Minister of Economy and Finance of Uruguay
- In office 1 March 2020 – 28 February 2025
- President: Luis Alberto Lacalle Pou
- Preceded by: Danilo Astori
- Succeeded by: Gabriel Oddone

Personal details
- Born: Azucena María Arbeleche Perdomo 29 September 1970 (age 55) Uruguay
- Party: National Party
- Spouse: Juan Alzugaray
- Children: 3
- Education: University of the Republic
- Occupation: Economist, professor, politician, civil servant

= Azucena Arbeleche =

Uruguayan economist, professor, and civil servant

Azucena María Arbeleche Perdomo (born 29 September 1970) is a Uruguayan professor, economist and civil servant who served as Minister of Economy and Finance of Uruguay from 2020 to 2025 under president Luis Lacalle Pou, being the first woman to hold that office.

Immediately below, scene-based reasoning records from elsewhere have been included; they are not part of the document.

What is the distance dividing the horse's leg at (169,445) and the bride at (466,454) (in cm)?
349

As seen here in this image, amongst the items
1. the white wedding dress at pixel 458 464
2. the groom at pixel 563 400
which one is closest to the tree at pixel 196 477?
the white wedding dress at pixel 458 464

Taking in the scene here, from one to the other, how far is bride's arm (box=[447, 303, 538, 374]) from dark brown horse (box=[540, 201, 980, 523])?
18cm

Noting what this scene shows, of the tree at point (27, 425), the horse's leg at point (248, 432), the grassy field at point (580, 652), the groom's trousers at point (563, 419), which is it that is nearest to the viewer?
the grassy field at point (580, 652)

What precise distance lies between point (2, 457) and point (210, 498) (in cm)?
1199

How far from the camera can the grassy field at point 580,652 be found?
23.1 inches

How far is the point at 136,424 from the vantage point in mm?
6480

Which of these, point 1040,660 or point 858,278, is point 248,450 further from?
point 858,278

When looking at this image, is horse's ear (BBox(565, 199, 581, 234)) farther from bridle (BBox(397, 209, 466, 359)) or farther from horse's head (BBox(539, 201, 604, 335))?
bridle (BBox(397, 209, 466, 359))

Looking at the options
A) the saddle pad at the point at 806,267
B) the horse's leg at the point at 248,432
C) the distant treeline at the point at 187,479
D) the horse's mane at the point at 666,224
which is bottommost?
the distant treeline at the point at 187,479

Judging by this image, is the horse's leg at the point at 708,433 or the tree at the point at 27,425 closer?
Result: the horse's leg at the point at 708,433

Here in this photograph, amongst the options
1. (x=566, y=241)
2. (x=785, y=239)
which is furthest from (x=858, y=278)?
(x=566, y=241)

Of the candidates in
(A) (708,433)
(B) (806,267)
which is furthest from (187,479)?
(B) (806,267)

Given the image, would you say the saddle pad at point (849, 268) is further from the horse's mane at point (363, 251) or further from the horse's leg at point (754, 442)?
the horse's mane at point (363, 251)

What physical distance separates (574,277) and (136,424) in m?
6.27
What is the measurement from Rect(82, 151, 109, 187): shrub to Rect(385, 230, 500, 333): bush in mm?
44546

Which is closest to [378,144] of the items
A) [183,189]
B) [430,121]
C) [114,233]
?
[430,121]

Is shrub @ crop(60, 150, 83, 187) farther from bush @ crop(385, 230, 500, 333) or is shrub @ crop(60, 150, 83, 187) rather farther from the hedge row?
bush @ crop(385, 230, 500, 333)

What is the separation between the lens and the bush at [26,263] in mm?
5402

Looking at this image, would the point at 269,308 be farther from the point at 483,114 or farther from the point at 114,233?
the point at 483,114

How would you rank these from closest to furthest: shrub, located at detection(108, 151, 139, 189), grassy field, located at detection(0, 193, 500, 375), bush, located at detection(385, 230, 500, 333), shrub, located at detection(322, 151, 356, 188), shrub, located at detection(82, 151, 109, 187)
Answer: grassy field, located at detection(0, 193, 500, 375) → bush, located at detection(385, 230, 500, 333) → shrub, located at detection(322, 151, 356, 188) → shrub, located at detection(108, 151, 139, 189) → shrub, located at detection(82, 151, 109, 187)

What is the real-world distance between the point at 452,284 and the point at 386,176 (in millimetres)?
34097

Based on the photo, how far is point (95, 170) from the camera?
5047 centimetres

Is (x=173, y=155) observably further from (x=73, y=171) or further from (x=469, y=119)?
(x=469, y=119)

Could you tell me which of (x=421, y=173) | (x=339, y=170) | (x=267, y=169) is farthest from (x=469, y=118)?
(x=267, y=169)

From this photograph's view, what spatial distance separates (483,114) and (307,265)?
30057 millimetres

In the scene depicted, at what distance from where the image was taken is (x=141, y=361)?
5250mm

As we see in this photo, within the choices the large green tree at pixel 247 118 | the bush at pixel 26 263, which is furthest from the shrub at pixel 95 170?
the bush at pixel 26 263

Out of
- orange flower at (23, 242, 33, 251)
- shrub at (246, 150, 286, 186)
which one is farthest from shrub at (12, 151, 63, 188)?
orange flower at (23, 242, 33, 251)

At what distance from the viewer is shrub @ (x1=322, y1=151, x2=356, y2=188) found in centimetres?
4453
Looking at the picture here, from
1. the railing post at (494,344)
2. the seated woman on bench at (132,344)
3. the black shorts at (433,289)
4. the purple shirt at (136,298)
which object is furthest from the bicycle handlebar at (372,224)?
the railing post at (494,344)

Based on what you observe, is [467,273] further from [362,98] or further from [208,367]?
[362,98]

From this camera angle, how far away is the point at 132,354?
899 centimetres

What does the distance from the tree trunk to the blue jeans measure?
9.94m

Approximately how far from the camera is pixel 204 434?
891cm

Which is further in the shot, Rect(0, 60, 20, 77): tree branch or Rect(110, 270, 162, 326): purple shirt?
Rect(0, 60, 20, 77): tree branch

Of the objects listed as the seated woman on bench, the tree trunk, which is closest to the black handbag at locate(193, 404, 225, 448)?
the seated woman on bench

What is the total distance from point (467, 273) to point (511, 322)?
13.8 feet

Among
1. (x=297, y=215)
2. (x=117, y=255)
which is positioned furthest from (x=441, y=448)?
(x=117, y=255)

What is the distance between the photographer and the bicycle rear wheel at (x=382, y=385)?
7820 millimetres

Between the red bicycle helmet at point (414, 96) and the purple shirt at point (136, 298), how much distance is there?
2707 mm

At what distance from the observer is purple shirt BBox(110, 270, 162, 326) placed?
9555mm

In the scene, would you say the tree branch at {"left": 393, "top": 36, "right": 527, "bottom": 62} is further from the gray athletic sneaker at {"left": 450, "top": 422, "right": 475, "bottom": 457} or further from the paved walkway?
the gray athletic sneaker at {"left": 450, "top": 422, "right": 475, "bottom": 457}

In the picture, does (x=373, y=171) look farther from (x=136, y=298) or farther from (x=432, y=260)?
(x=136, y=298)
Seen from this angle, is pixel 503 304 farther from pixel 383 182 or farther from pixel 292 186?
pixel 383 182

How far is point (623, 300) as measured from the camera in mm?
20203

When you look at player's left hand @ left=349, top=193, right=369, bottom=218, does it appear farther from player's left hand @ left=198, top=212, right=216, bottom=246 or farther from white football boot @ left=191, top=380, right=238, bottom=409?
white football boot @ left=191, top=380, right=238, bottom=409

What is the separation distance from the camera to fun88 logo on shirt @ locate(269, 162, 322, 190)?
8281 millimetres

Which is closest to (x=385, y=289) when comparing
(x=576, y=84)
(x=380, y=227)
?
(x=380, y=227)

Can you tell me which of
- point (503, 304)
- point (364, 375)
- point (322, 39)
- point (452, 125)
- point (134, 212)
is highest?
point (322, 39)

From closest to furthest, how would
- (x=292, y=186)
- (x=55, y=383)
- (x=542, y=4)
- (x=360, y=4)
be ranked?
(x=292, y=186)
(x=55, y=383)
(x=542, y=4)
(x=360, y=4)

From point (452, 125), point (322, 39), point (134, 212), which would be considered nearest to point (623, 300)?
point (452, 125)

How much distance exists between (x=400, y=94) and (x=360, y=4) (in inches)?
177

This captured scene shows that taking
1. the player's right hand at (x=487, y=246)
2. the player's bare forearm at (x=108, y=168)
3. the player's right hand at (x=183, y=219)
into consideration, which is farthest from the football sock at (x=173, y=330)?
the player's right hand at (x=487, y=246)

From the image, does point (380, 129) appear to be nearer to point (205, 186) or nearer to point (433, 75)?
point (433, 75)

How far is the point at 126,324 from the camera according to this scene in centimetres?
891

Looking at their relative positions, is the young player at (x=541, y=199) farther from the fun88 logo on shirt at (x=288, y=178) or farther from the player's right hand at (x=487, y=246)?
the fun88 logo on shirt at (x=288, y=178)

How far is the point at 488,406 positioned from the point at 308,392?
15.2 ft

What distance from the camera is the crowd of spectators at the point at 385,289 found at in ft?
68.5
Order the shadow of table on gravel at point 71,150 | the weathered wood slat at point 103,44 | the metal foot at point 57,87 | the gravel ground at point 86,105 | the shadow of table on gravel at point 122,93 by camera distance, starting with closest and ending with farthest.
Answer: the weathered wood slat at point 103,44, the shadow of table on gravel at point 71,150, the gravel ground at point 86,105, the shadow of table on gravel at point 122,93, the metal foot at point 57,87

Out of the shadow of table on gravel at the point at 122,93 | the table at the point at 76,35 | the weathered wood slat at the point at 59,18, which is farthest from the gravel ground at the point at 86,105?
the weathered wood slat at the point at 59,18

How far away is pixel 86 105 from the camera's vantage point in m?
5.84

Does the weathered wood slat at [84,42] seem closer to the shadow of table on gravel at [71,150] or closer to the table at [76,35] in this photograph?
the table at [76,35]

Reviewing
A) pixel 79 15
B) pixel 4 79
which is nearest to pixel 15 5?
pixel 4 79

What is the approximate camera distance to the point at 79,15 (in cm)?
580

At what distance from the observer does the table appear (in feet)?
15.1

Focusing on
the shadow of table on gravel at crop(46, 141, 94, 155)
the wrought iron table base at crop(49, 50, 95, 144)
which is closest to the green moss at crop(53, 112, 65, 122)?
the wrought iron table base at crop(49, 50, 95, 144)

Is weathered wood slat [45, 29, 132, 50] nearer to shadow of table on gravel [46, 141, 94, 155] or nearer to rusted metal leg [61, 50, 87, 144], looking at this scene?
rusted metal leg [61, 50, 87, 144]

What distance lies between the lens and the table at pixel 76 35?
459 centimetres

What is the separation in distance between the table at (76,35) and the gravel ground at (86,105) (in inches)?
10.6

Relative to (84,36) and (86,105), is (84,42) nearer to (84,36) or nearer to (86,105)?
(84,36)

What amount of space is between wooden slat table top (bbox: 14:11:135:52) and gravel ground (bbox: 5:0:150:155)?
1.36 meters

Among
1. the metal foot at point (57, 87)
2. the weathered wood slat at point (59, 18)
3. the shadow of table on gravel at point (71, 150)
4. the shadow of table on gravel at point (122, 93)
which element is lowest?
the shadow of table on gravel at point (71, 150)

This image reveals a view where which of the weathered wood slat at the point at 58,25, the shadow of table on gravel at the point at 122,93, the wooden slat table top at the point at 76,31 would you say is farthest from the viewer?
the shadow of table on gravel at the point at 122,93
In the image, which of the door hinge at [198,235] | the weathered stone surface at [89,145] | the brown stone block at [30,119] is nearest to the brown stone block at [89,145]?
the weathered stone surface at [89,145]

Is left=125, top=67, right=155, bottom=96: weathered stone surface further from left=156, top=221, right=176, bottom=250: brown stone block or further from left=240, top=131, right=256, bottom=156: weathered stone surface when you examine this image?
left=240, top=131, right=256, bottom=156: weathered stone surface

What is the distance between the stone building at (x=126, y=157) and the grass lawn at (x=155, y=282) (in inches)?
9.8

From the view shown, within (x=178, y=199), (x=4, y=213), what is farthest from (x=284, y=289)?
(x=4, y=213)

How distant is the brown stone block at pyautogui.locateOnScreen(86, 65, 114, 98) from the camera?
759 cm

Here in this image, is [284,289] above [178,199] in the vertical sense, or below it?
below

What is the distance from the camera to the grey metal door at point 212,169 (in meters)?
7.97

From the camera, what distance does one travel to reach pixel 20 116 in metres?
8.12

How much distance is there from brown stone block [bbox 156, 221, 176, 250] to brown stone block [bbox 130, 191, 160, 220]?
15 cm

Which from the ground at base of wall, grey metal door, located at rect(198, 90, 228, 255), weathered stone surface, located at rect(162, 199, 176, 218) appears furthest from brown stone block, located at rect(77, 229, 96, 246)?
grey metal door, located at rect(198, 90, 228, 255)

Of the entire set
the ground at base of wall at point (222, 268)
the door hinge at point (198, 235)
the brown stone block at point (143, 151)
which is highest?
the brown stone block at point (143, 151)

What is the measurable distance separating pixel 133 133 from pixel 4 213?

==Early life and education==
Azucena María Arbeleche Perdomo was born in 1970, the daughter of Beltrán José Arbeleche and Theresita Perdomo. She attended The British Schools of Montevideo, and in 1996 graduated from the University of the Republic with a degree in economics. She also obtained a master's degree in applied macroeconomics from the Pontifical Catholic University of Chile.

==Career==
While she was in her fourth year of college, she worked for the Office of Planning and Budget. From March 1995 to December 1996, she served as a collaborator at BGV Corredores de Bolsa, and from 1998 to 2000 at the Center for Economic and Financial Research in Santiago.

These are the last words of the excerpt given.